# TEKS YANG DITAMPILKAN
★ ★ ★ ★ ★

Kisah !!! Menyimak deretan politisi unggul berdarah Desa Kolongan: Eric Samola, Theo Sambuaga hingga Olly Dondokambey“

BENDERRA, 28/4/17 (Manado): Tanah Minahasa Raya punya banyak desa dengan beragam predikat yang kental terkait kultur serta potensi hebat di berbagai bidang.

Misalnya saja, Desa Kanonang, di Kecamantan Kawangkoan, Kabupaten Minahasa. Ini dia desa yang dulu dikenal sebagai ‘gudangnya guru’, tapi kemudian melahirkan sejumlah jenderal hebat, terutama di lingkup TNI Angkatan Laut. Siapa yang tak kenal Alm Laksamana TNI Pur Rudolf Kasenda, lalu Laksamana TNI Pur Bernard Kent Sondakh (jenderal-jenderal penuh) yang menjadi pimpinan tertinggi TNI-AL, yakni Kepala Staf TNI Angkatan Laut. Lalu, di dunia pendidikan masih ada Prof Ir Lucky Winston Lefrand Sondakh, MEc, PhD (pernah jadi Rektor Universitas Sam Ratulangi, Unsrat), dan kakaknya Prof Drs Jouke Adolf Sondakh sempat jadi Ketua DPRD Provinsi Sulut, tiga periode sebagai anggota DPR RI dan MPR RI, kemudian Gubernur Provinsi Sulawesi Utara.

Nun jauh di Selatan Tanah Minahasa Raya, ada Desa Wuwuk, Kecamatan Tareran, Kabupaten Minahasa Selatan (Minsel). Desa ini dari dulu dijuluki sebagai ‘desa sarjana’, sama dengan gelar yang ‘dianugerahkan’ kepada Desa Tandengan, Kecamatan Eris, Kabupaten Minahasa.

Dan masih banyak lagi desa dengan identitas kultural yang melekat, seperti Pulutan sebagai ‘desa jual-jual tanah air’ (gudangnya produk tembikar atau beragam wadah dari tanah liat, Red), lalu Leilem dan Touliang Oki (desa mebel), Sonder dan Kiawa (dulu disebut ‘desa pasar ron’, karena adanya pedagang yang menjajakan barang dan melakukan barter keliling Minahasa, Red), Kinali (‘desa blante’ atau ‘trading’ tradisional), dan seterusnya.

Nah kini, ada sebuah desa yang mulai identik sebagai salah satu ‘gudangnya’ politisi unggul.

★ ★ ★ ★ ★

# DATA YANG DIGUNAKAN
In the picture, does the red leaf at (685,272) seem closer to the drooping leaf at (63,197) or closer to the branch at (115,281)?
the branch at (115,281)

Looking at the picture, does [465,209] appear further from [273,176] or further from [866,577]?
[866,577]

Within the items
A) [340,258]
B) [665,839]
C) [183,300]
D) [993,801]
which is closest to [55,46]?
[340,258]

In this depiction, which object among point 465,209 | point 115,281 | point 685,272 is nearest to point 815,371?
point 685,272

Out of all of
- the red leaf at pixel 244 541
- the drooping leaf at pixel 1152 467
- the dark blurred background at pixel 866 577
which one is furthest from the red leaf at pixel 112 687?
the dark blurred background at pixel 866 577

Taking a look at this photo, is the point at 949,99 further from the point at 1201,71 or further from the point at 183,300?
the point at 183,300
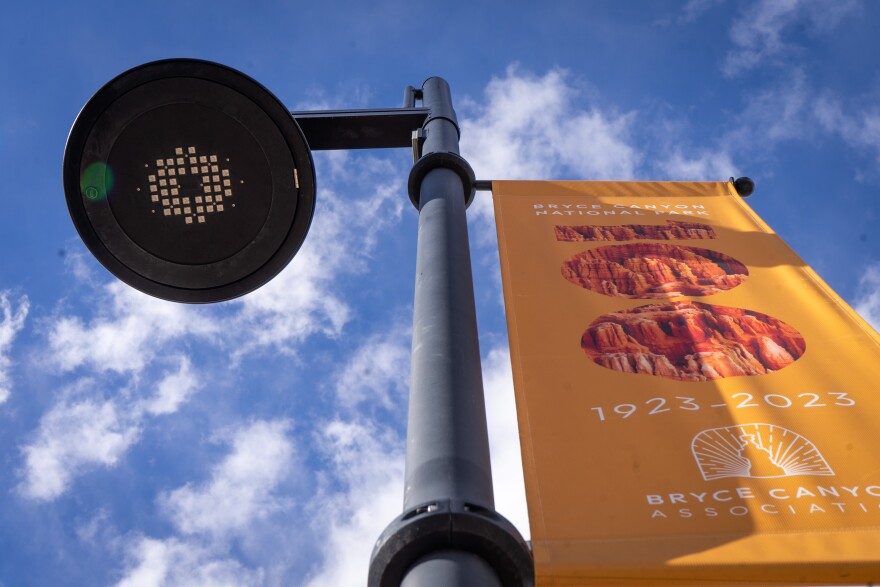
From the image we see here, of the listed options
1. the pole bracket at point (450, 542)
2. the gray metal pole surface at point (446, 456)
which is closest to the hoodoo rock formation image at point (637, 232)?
the gray metal pole surface at point (446, 456)

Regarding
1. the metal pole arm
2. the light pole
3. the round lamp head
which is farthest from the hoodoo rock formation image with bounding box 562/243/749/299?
the round lamp head

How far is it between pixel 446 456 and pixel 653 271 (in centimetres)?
278

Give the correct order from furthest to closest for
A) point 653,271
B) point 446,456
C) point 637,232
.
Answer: point 637,232, point 653,271, point 446,456

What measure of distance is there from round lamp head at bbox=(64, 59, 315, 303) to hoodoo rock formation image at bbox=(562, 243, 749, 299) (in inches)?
70.5

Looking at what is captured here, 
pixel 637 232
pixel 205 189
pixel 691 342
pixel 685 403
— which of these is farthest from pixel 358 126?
pixel 685 403

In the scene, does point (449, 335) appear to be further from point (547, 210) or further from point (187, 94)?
point (547, 210)

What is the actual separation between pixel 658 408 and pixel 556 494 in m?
0.79

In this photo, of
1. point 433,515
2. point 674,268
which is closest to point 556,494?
point 433,515

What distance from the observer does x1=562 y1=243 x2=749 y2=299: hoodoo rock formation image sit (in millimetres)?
4656

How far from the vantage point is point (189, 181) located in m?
3.78

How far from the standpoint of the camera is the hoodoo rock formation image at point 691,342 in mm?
3980

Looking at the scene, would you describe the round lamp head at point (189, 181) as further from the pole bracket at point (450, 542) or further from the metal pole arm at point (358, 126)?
the pole bracket at point (450, 542)

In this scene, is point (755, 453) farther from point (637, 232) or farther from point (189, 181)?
point (189, 181)

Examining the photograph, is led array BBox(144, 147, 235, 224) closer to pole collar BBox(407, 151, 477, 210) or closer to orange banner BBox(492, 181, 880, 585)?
pole collar BBox(407, 151, 477, 210)
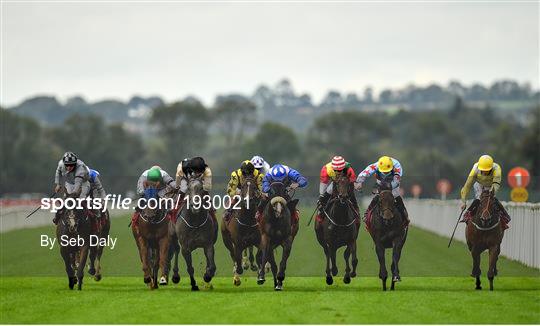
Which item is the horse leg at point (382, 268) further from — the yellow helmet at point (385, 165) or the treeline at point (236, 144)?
the treeline at point (236, 144)

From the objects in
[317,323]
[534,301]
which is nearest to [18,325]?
[317,323]

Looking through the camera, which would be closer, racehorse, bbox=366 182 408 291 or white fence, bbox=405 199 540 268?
racehorse, bbox=366 182 408 291

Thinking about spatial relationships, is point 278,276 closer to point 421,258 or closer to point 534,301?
point 534,301

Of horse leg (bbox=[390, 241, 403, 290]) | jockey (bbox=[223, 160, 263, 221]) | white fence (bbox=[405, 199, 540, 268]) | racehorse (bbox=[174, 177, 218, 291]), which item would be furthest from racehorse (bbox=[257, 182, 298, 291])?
white fence (bbox=[405, 199, 540, 268])

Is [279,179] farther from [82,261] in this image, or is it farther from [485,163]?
[82,261]

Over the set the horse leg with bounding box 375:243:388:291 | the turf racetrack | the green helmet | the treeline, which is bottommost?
the turf racetrack

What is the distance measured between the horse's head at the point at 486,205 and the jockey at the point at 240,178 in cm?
409

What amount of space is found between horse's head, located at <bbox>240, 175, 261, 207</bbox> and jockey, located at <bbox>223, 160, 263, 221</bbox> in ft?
0.38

★ ★ ★ ★ ★

# TUJUAN
**a)** Laporkan setiap baris dalam entri yang memuat kata "nearest". Perbedaan huruf besar dan kecil diperhitungkan.
**b)** Teruskan teks tentang desa-desa di Minahasa, mulai setelah kalimat terakhirnya.
Entri-entri ini tidak berhubungan dengan teks tentang desa-desa di Minahasa.

# JAWABAN TERTULIS
**a)**
In this depiction, which object among point 465,209 | point 115,281 | point 685,272 is nearest to point 815,371?
which is nearest to [18,325]?

**b)**
Olly Dondokambey, merupakan sosok politisi karier, yang kini jadi orang nomor satu di Provinsi Sulawesi Utara. Dia memulai merajut cita dan asanya dari desa. Tepatnya desa Kolongan, di Kabupaten Minahasa Utara. Sebuah desa yang telah mencetak tokoh-tokoh politik unggul, semisal Eric Samola (terakhir menjadi Bendahara DPP Golongan Karya), Theo L Sambuaga (kini Wakil Ketua Dewan Pembina DPP Partai Golkar dan pernah menjabat sejumlah jabatan menteri maupun pimpinan di DPR RI), juga ‘last but not least’, Oom Frits Sumampouw (mantan Bupati Minahasa yang kemudian banting stir jadi politisi dengan posisi Ketua DPD Golkar Sulut hingga Ketua DPRD Sulut).

Ada yang menarik dari kisah perjalanan politisi senior PDI Perjuangan ini.

Syahdan !!! Pemuda desa itu sedikit terhentak. “Te’leh, basadia bae-bae ngana, kita lia ngana suka di politik,” kalimat dengan aksen Tounsea itu disampaikan almarhum Eric Samola, kepada Olly Dondokambey, 25 tahun silam di sebuah pertemuan di Desa Kolongan. (Alm Eric juga merupakan pebisnis papan atas dan bertangan dingin dalam memanaj bisnis media, semisal Majalah Tempo, juga ‘melahirkan’ kembali ‘Jawa Pos Group’ yang kini beranak-pinak di berbagai daerah, termasuk ‘Cahaya Siang’ di Manado, lalu Manado Post, Red).

Kala itu, Olly muda baru saja memasuki belantara politik. Dari Kolongan ini, si bungsu dari 10 bersaudara itu kemudian memberanikan diri melangkah menembus pentas politik di Manado, Sulawesi Utara, hingga menaklukkan Jakarta. Dia memilih haluan politik nasionalis dengan bergabung di Partai Demokrasi Indonesia Perjuangan (PDI-P). (Konon ayahnya atau kakeknya juga merupakan seorang tokoh nasionalis dan bergabung dengan Partai Nasional Indonesia/PNI-nya Bung Karno, Red).

“Saya ingat sekali, almarhum Om Eric Samola menepuk pundak saya ketika itu. Saya termotivasi oleh ucapan Om Eric: “te’leh basadia bae-bae ngana,” ucap Olly Dondokambey dalam sebuah wawancara beberapa hari setelah dia melepas jabatannya sebagai Ketua Fraksi PDI-P di DPR-RI, beberapa waktu lalu.

Dia juga mengaku, Desa Kolongan menjadi titik awal dia menjalani karir politiknya yang penuh liku dan tantangan.

Dari desa Kolongan, kala itu, memang ada sederet nama politisi berpengaruh yang dikenal luas di Sulawesi Utara, bahkan di pentas nasional.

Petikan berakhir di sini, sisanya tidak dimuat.